Los Chotos Diabólicos

Algunos informantes se estremecen cuando narran la extraña aparición de un choto sobre las espaldas de un viandante. Esos escalofríos los relaciono con la creencia de que el Demonio se suele presentar en forma de macho cabrío. Otros se ríen con cierta sorna. En numerosas declaraciones judiciales de personas implicadas en casos de brujería y cultos satánicos aparece, como acabamos de indicar el Demonio, que en el momento supremo de culto adopta la forma de macho cabrío o cabrón, aunque se presente también en otras circunstancias como perro, mono, cerdo, ternero, mulo, gato negro, etc. En nuestras leyendas o cuentos habla el choto y pide que se le admire los dientes “tan bonicos” o tan largos que tiene.

No es baladí el asunto de la dentadura. Mi hijo Raúl me apunta que Baba Yaga es la bruja más conocida del folklore ruso, de la que se dice que cuenta con unos grandes colmillos, come niños y vuela en un mortero mágico. Julio Caro Baroja recoge en su libro “Las brujas y su mundo”, sobre el que volveremos y con mayor profundidad, que las brujas de Amboto, en el País Vasco, decían adorar a Satán como macho cabrío, mulo o hombre, pero en este último caso “siempre ostentaba algún signo de su maldad como un cuerno en la cabeza o en la frente, o algunos dientes fuera de la boca...”

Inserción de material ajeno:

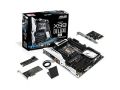 ASUS X99-DELUXE USB3.1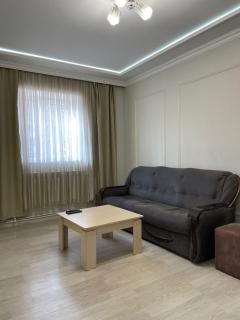 Lidiani Guest House - 4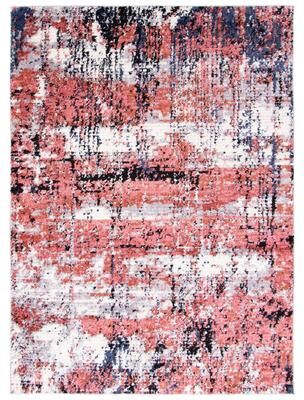 ECARPETGALLERY Morocco Marble Modern & Contemporary Rug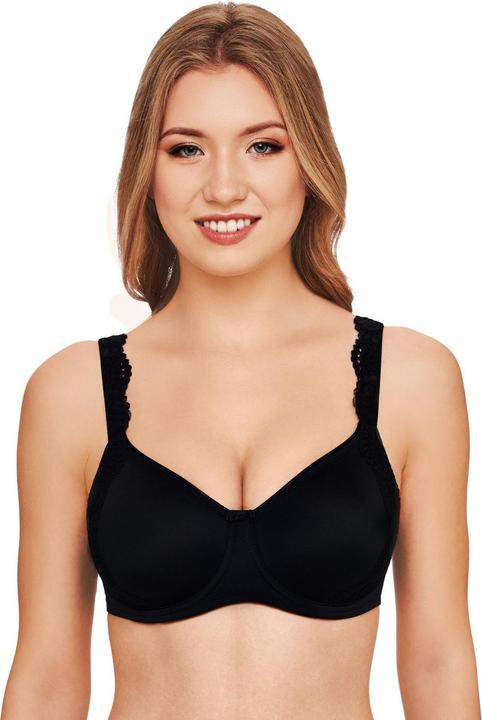 Produktbild Susa Minimizer-BH mit Bügel (95 E)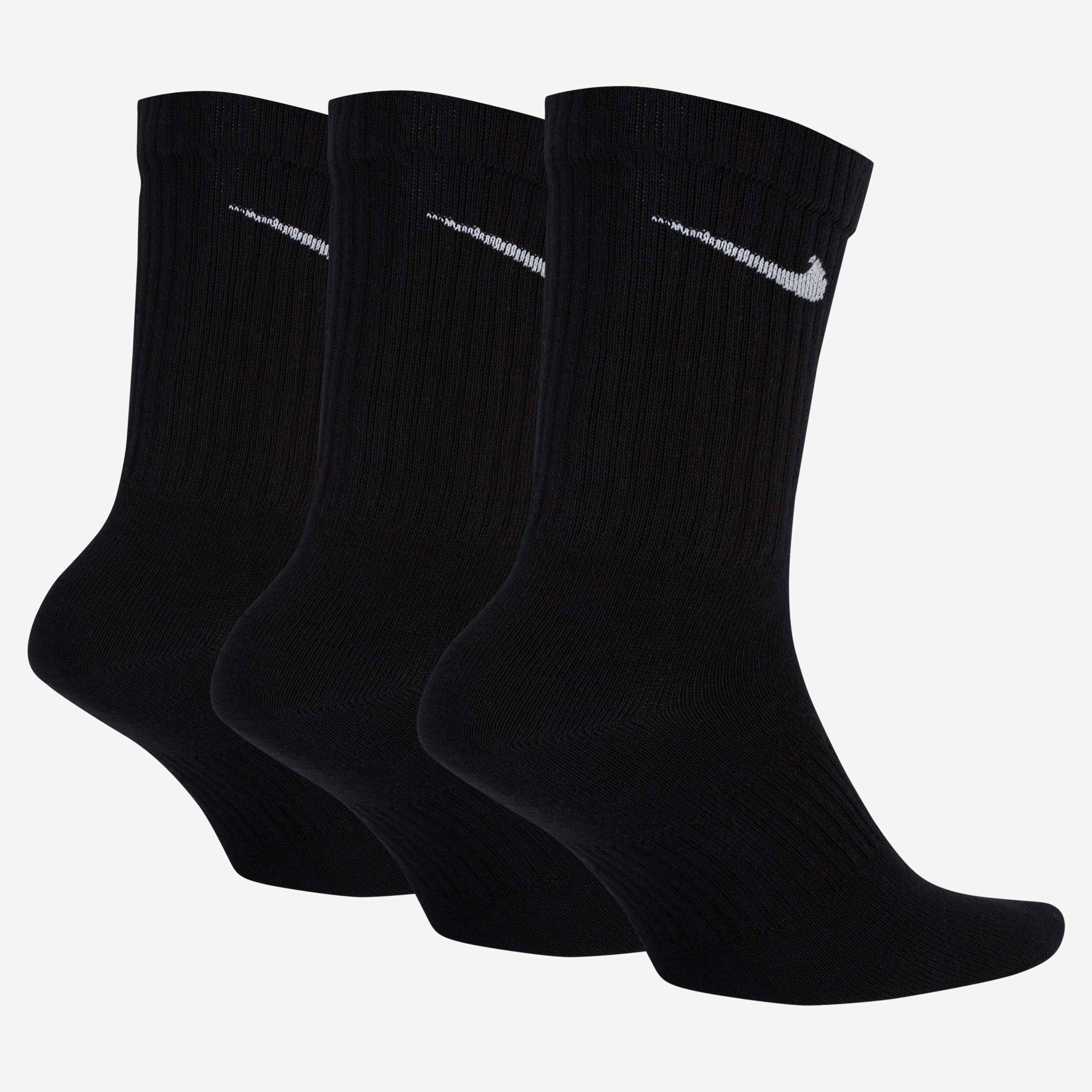 Nike Performance Lightweight image number 1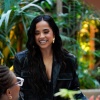 beckyg_0043.jpg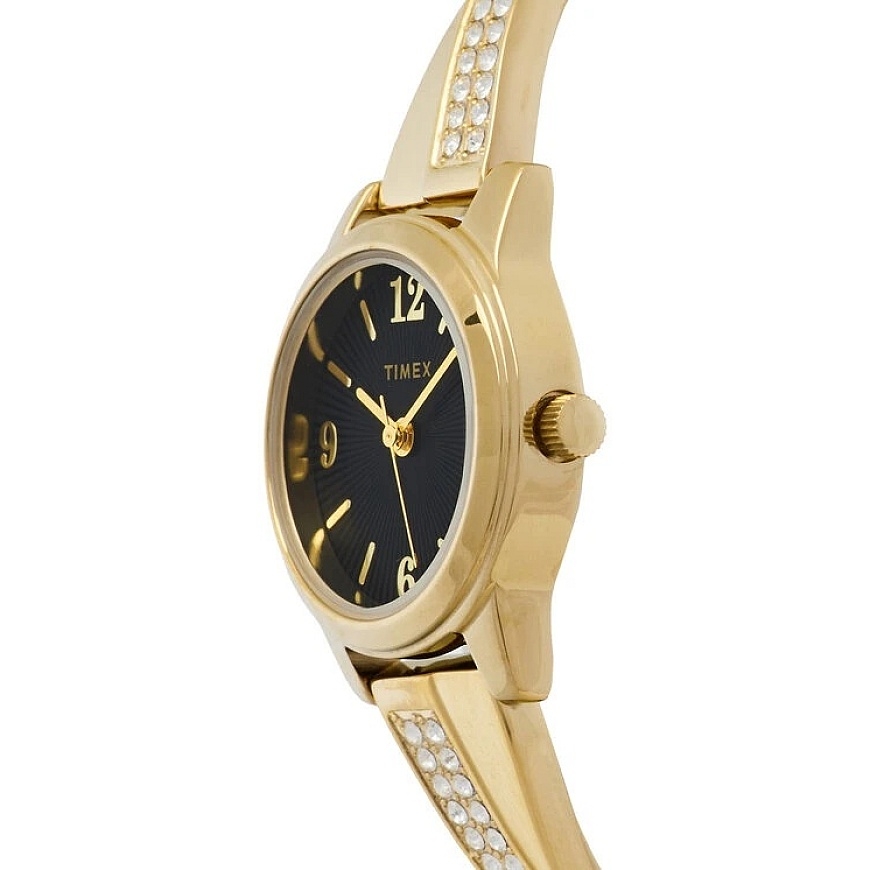 Women's watch TIMEX TW2Y39200 + BOX – 3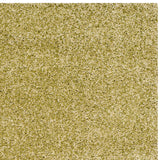 Safavieh California Shag Power Loomed Polypropylene Pile Shag & Flokati Rug SG151-5252-5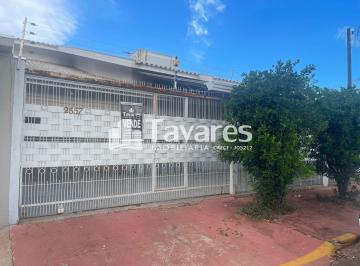 Casa · 200m² · 3 Quartos · 3 Vagas · Casa à venda no bairro Jardim Veneza - Umuarama/PR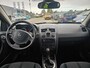 Renault Megane Grand Tour 1.6-16V Tech Line NAV.+ Clima Bj:2006 NAP!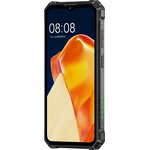 OUKITEL G1 24GB+256GB スマートフォン Amazon | OUKITEL G1 スマートフォン Wi-Fi スマホ 本体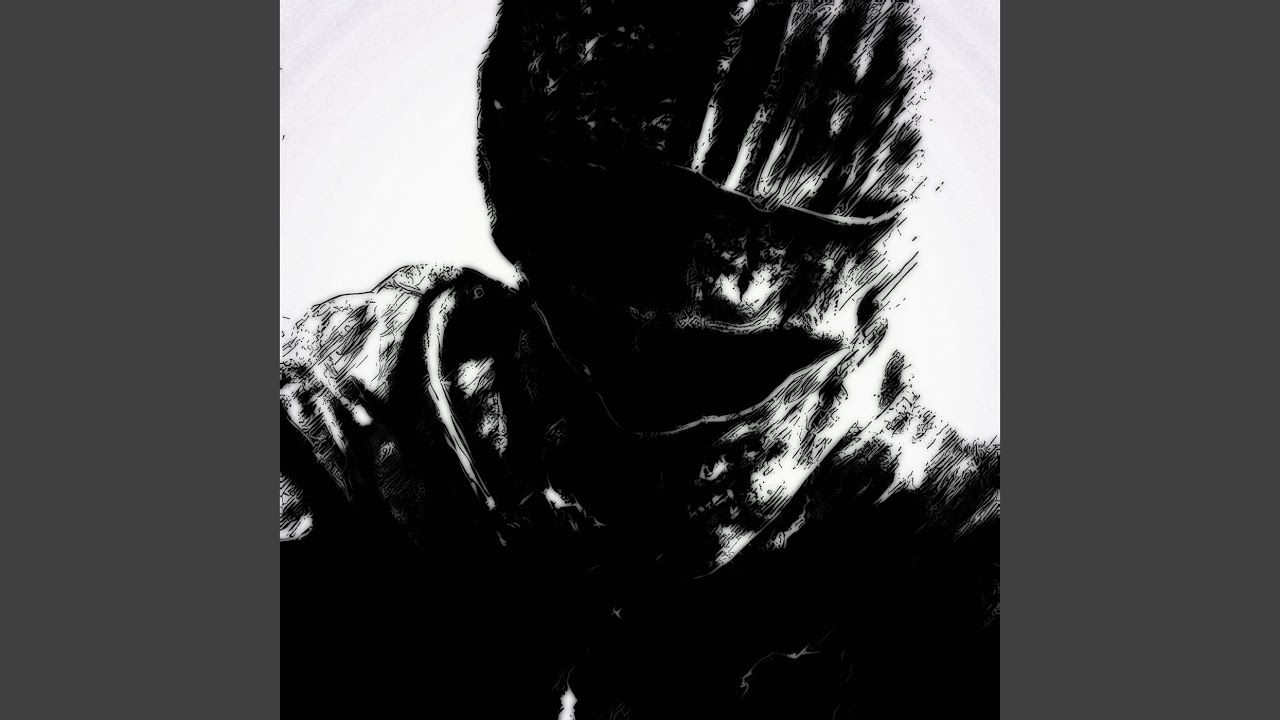 scorn (slowed)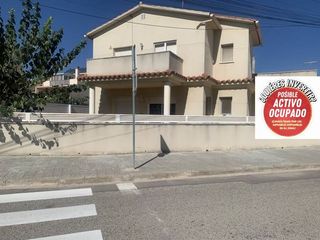 Casa  Calle burgos. Venta casa en banyeres del penedés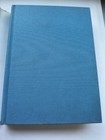 Blue Mauritius  The Hunt For The World s Most Valuable Stamps Helen Morgan
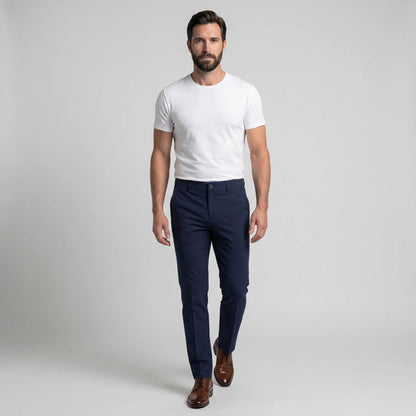 Nivafit™ - Pantalon extensible
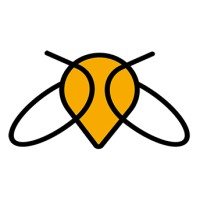 TAKABOSSER logo - Similar company to Phidelys Consulting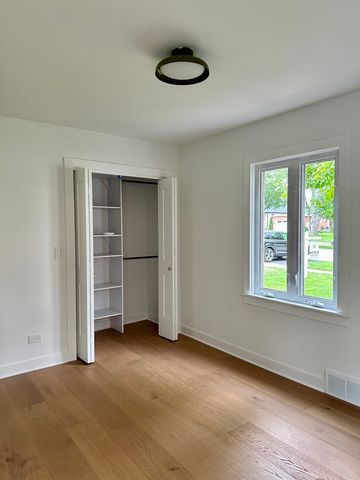 508 W Lonnquist Boulevard W, Mount Prospect, IL 60056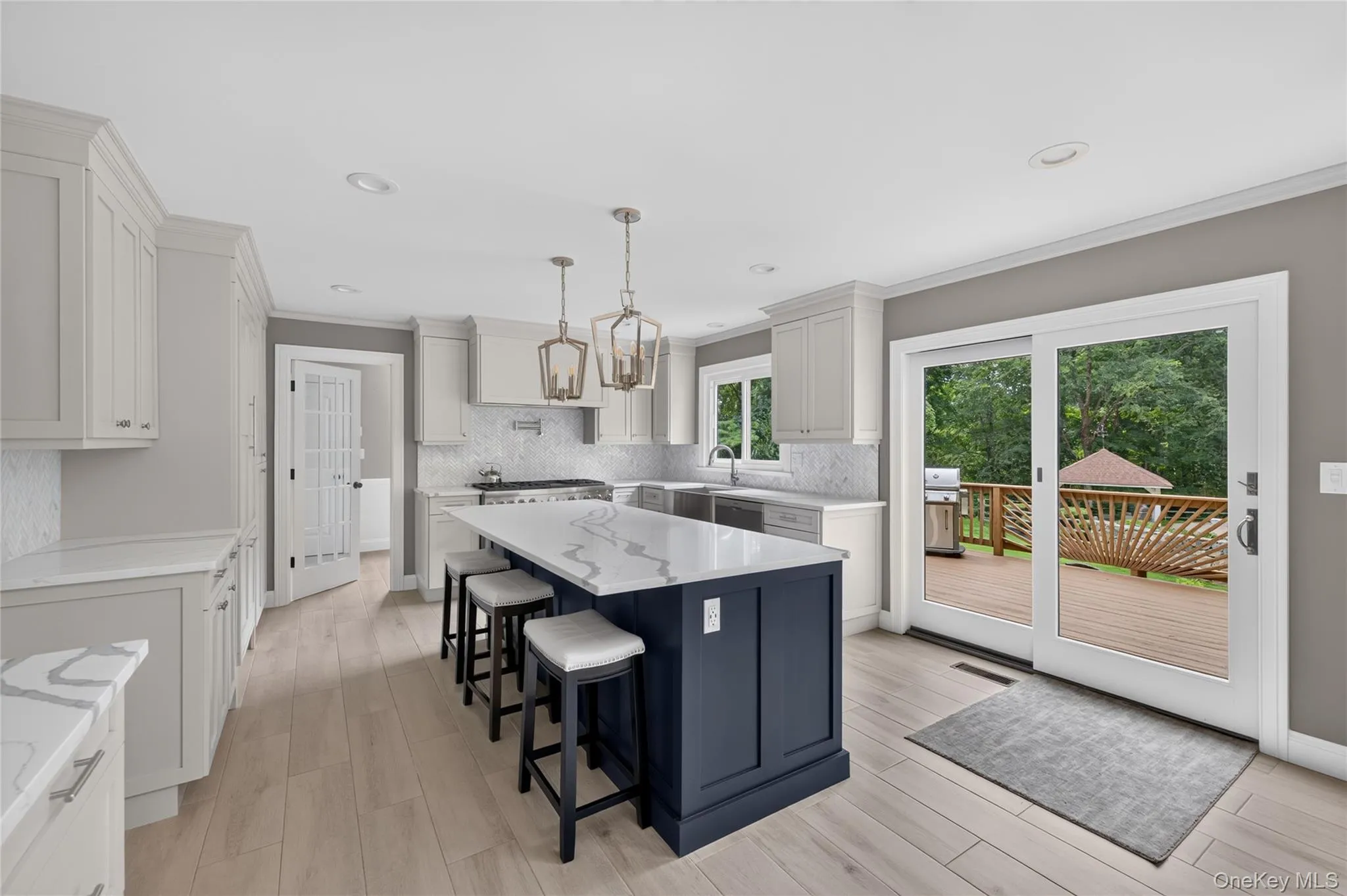 50 Sabbath Day Hill Road, Lewisboro, NY, 4 Bedrooms Bedrooms, 10 Rooms Rooms,2 BathroomsBathrooms,Residential,For Rent,Sabbath Day Hill,0,1037289 50 Sabbath Day Hill Road, Lewisboro, NY, 4 Bedrooms Bedrooms, 10 Rooms Rooms,2 BathroomsBathrooms,Residential,For Rent,Sabbath Day Hill,0,1037289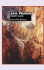 J.R.R. Tolkien: Pocket Guide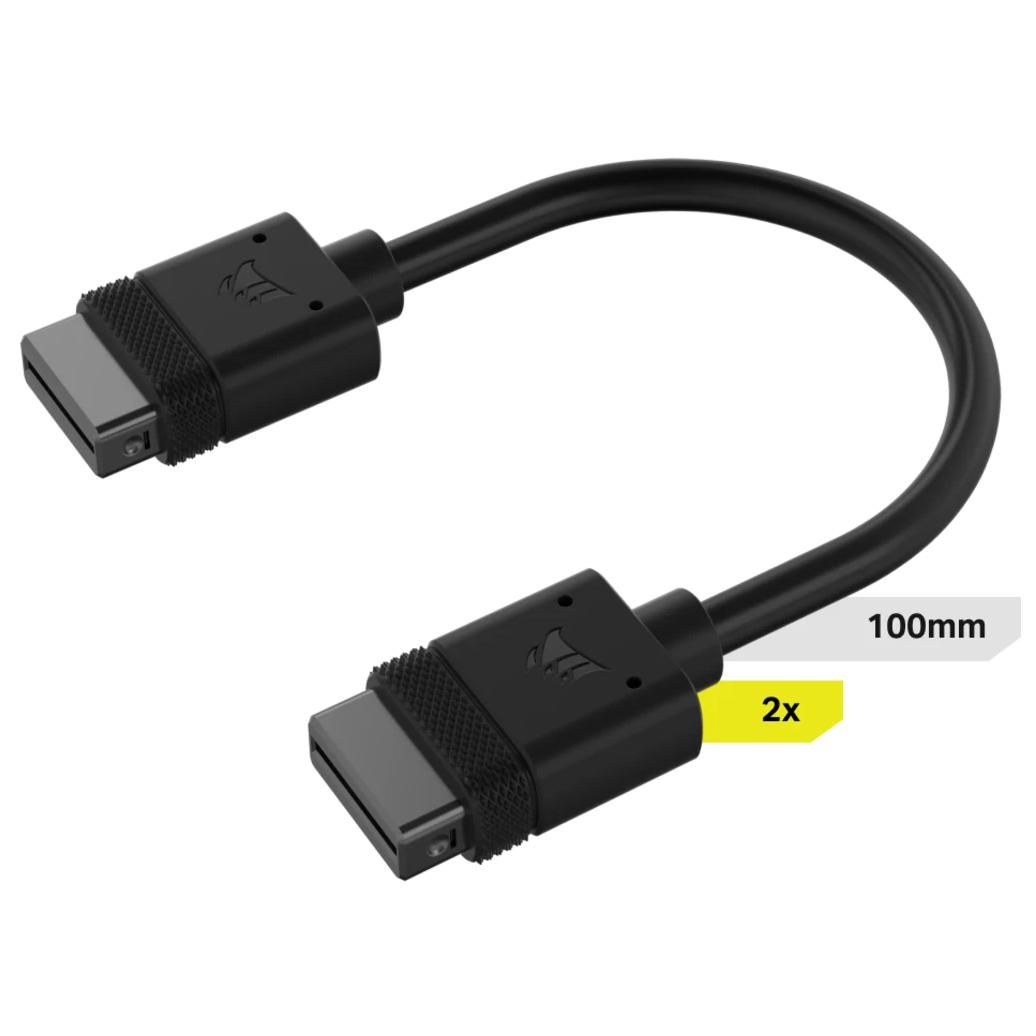 Corsair CL-9011121-WW Computer Cooling Accessory
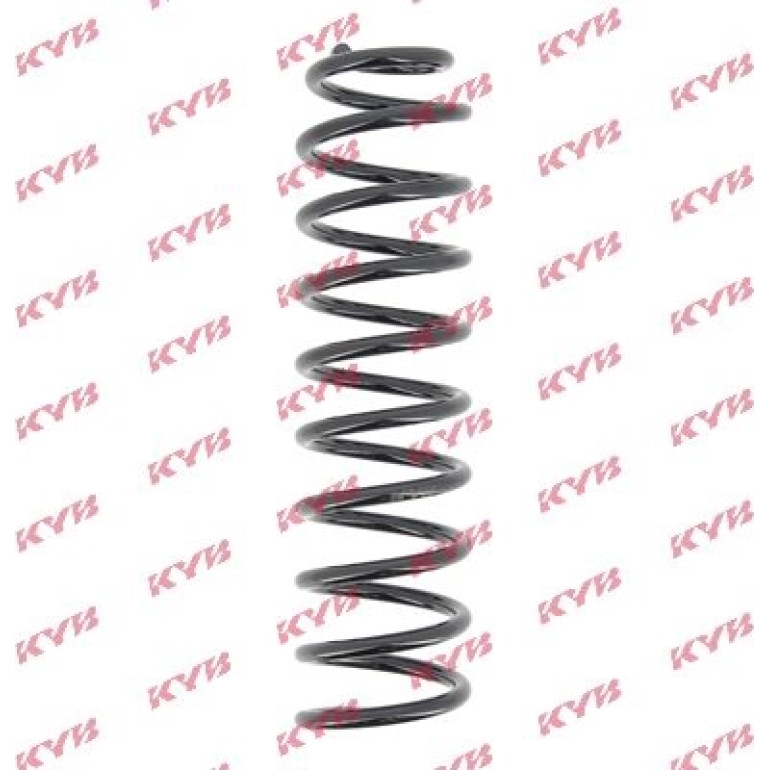 KYB Fahrwerksfeder Seat T. Cordoba/ VW Polo 1.4-1.9D 08/96-12/02 RC5497 KYB Fahrwerksfeder Seat T. Cordoba/ VW Polo 1.4-1.9D 08/96-12/02 RC5497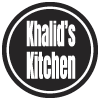 Khalids Kitchen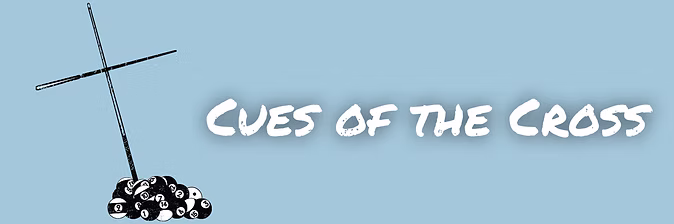 Cues of the Cross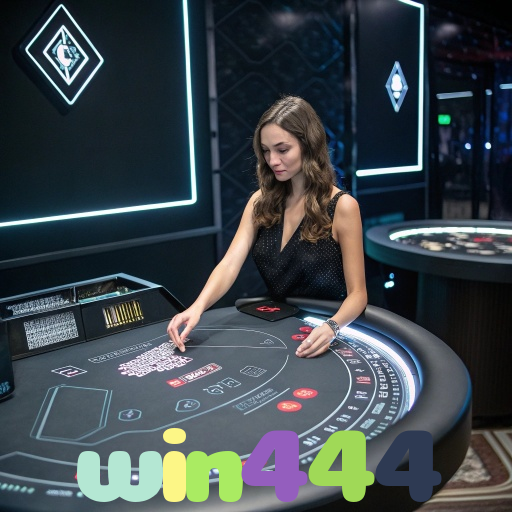 win444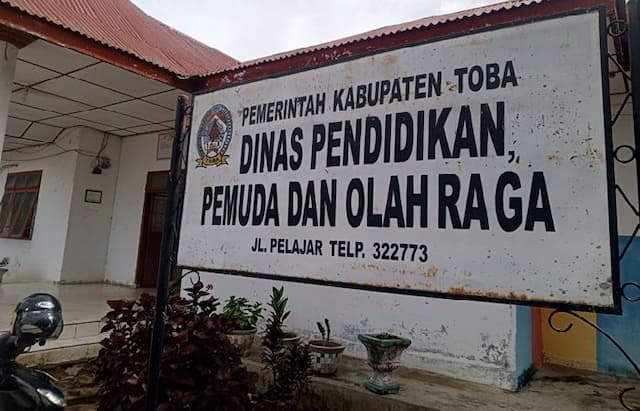 libur_sekolah_di_toba_lebih_singkat_disdikpora_ungkap_alasannya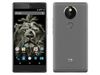 Yutopia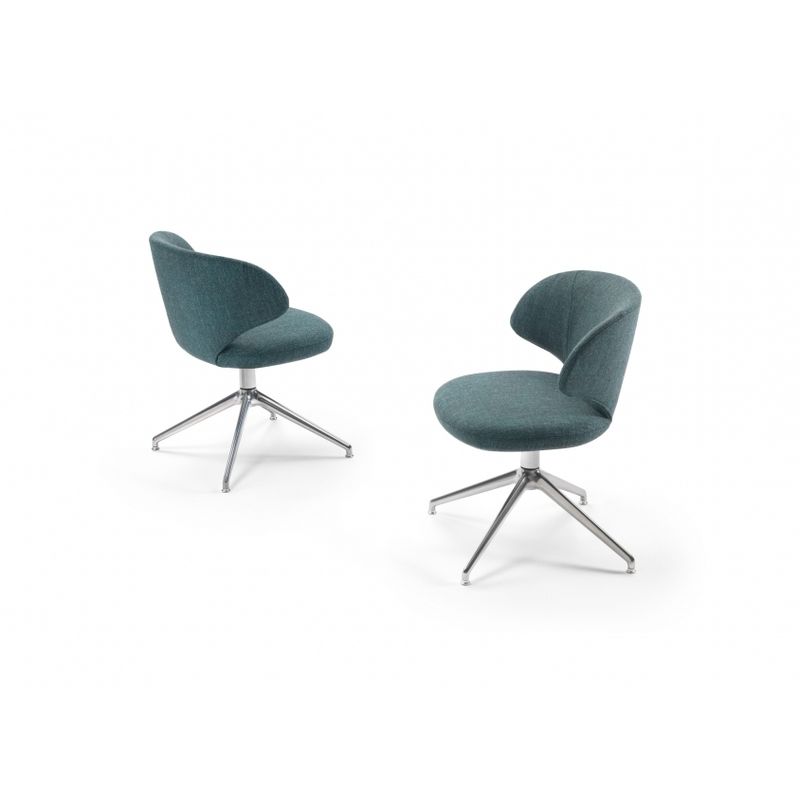 Flexform Стул Susanne от Flexform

Para Anselmo Sánchez Ferra es un cuento extendido que se aplica en cada localidad como propio, relacionado incluso con la toponimia, como hemos apreciado en el caso de Roldán con su “Olivar de la Cabra”, de ahí su aspecto de leyenda, aunque sea un cuento. Insiste Anselmo, quien en su libro “Camándula. El cuento popular en TorrePacheco” recoge la información de Espinosa, gran recopilador del cuento folklórico, que podemos hallar versiones similares en Castilla- León. Caso de la población segoviana de Sepúlveda, pero allí la cabra es una bruja que se esfuma, como en la ciudad vallisoletana de Medina del Campo.